Due to having shingles in my right eye, I read very little in May and the first half of June; therefore, I decided to wait until July to blog about what I read in May and June. It’s a short list. In fact, I only read one complete book during that time. I will write about it today and save the three novels I’m reading until my “What I read in July” blog in August.
The first week in May I read Outlining Your Novel: Map Your Way to Success, by K.M. Weiland. The book surprised me in that it went into all aspects of writing a novel all woven together as they pertain to the outline.
In the book’s introduction, Ms. Weiland states, “Craft is all about organization, and that’s where the outline — the map — becomes so important.” She points out that outlines can help a writer determine point of view. She says that each writer must discern what methods of outlining or organization work best for him or her. An outline can take various forms from the formal outline we were taught in school, to notes, to a bunch of Post-It Notes. I found this reassuring, since the very word “outline” has struck fear in my heart since the third grade.

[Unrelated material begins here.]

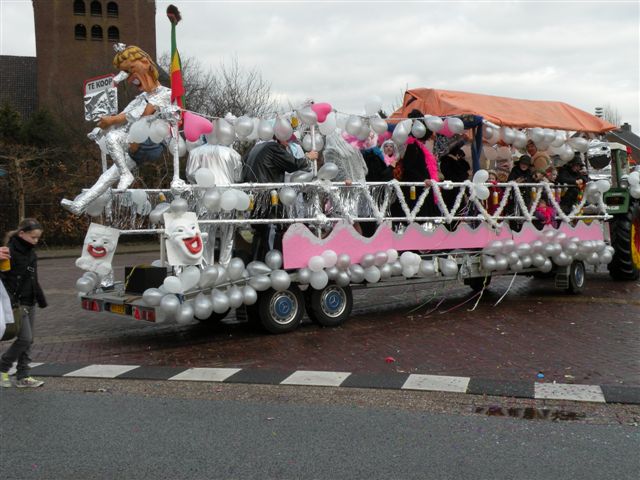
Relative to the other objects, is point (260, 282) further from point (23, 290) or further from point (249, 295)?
point (23, 290)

Ms. Weiland’s book goes well beyond the outline. She devotes one chapter to “Crafting Your Premise.” She defines premise as “a single sentence that conveys the plot and the theme.” Once the premise is established, you can start putting ideas and scenes on paper. As the outline takes shape, she says a writer should keep in mind things such as “motive, desire, goal, conflict, and theme.”

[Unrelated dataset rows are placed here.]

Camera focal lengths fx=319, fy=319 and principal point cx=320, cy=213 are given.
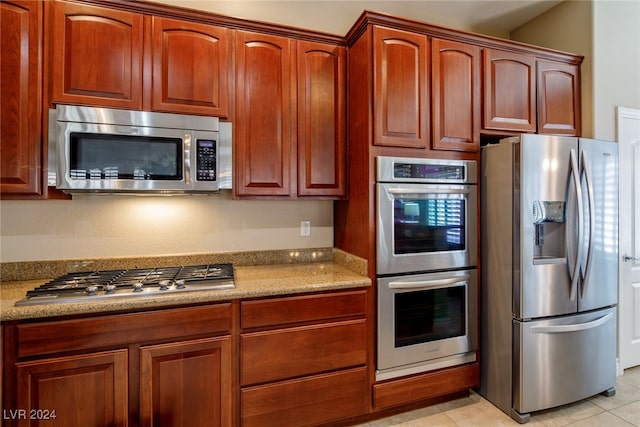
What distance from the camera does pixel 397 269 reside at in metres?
2.01

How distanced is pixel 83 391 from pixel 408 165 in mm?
2104

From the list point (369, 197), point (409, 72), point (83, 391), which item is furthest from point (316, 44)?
point (83, 391)

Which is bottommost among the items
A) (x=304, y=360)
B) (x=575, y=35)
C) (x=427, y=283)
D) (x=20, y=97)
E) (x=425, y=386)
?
(x=425, y=386)

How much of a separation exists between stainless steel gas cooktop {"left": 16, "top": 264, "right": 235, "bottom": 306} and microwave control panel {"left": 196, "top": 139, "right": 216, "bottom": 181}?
601 mm

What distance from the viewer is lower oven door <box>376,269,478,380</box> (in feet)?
6.56

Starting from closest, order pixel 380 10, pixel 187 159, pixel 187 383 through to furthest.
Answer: pixel 187 383 → pixel 187 159 → pixel 380 10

She addresses character backstory in Chapter Six. She gives a wonderful example. If you give a character a scar, you must know how he got the scar and why. Although most backstory will not make it onto the pages of your novel, you — the author — must know the backstory because it influences the character’s personality and how she or he reacts to conflict. She writes in some detail how an author should write backstory, keeping in mind that the reader is not very interested in what happened before the book but is generally much more interested in what’s going to happen next. A good writer knows how to strike a balance.
Ms. Weiland says that about a fourth of the way into the story, there must be an inciting event that changes the protagonist forever. She writes, “This event shapes your character’s existence throughout your book.” This statement made me immediately look at my manuscript for The Spanish Coin. The inciting event in my manuscript occurs about 15% into the story, so that might be something I will need to adjust.

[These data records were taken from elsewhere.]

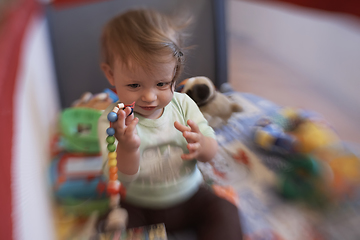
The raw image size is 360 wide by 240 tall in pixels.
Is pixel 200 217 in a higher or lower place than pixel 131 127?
lower

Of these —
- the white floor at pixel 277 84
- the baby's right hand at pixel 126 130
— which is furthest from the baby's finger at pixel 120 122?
the white floor at pixel 277 84

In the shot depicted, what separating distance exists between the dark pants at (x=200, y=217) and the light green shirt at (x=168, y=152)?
0.04 m

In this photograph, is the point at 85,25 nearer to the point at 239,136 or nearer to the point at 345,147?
the point at 239,136

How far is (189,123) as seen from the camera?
0.95ft

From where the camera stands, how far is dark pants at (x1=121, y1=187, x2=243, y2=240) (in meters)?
0.39

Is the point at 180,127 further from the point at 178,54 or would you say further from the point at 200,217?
the point at 200,217

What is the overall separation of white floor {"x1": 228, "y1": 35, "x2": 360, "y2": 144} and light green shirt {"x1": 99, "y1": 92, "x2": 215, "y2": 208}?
0.09 meters

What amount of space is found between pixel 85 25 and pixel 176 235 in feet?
1.06

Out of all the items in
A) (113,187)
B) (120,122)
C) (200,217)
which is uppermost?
(120,122)

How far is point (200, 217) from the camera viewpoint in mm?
422

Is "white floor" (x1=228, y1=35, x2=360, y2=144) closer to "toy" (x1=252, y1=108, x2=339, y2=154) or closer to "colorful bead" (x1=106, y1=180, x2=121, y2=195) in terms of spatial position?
"toy" (x1=252, y1=108, x2=339, y2=154)

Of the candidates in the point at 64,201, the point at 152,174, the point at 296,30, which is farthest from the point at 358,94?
the point at 64,201

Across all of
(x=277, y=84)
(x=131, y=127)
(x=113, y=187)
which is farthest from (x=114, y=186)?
(x=277, y=84)

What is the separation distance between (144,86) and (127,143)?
6cm
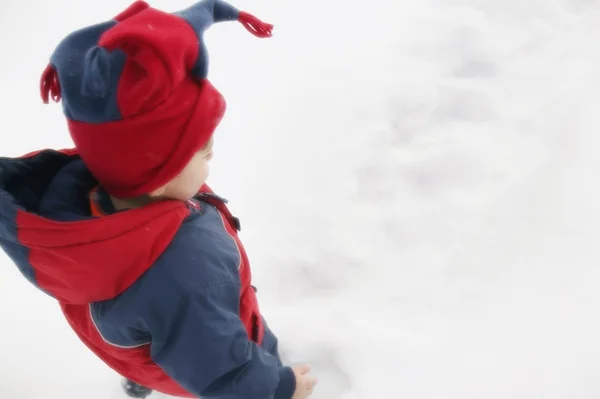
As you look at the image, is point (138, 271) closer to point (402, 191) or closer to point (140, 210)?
point (140, 210)

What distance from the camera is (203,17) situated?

Chapter Seven of Ms. Weiland’s book is devoted to the recommendation that you interview each character. By asking your characters probing questions you will discover secrets they hold, their beliefs, and what they are passionate about. Having this information will help you write multidimensional characters. Sample questions are included. I found the sample questions helpful. Many of them, such as, “Does he like his name?” I wouldn’t have thought to ask.
Ms. Weiland also goes into detail about the importance of setting and how to make the setting come alive for the reader. In fact, she writes, “If you can bring the setting to life as a character in its own right, you’ll be that much closer to creating a story your readers will never forget.”
I don’t want to steal Ms. Weiland’s thunder or run the risk of quoting too much of the book here. Suffice it to say that I highly recommend Outlining Your Novel: Map Your Way to Success. I have only hit some of the highlights of this nuts and bolts book about how to write a novel.
Since this blog post turned into a book review of sorts, I will state that I was not asked to review the book and I am in no way being compensated for giving it a positive review. I wish I had read it before I started writing the manuscript for my hope-to-be-published historical novel, The Spanish Coin!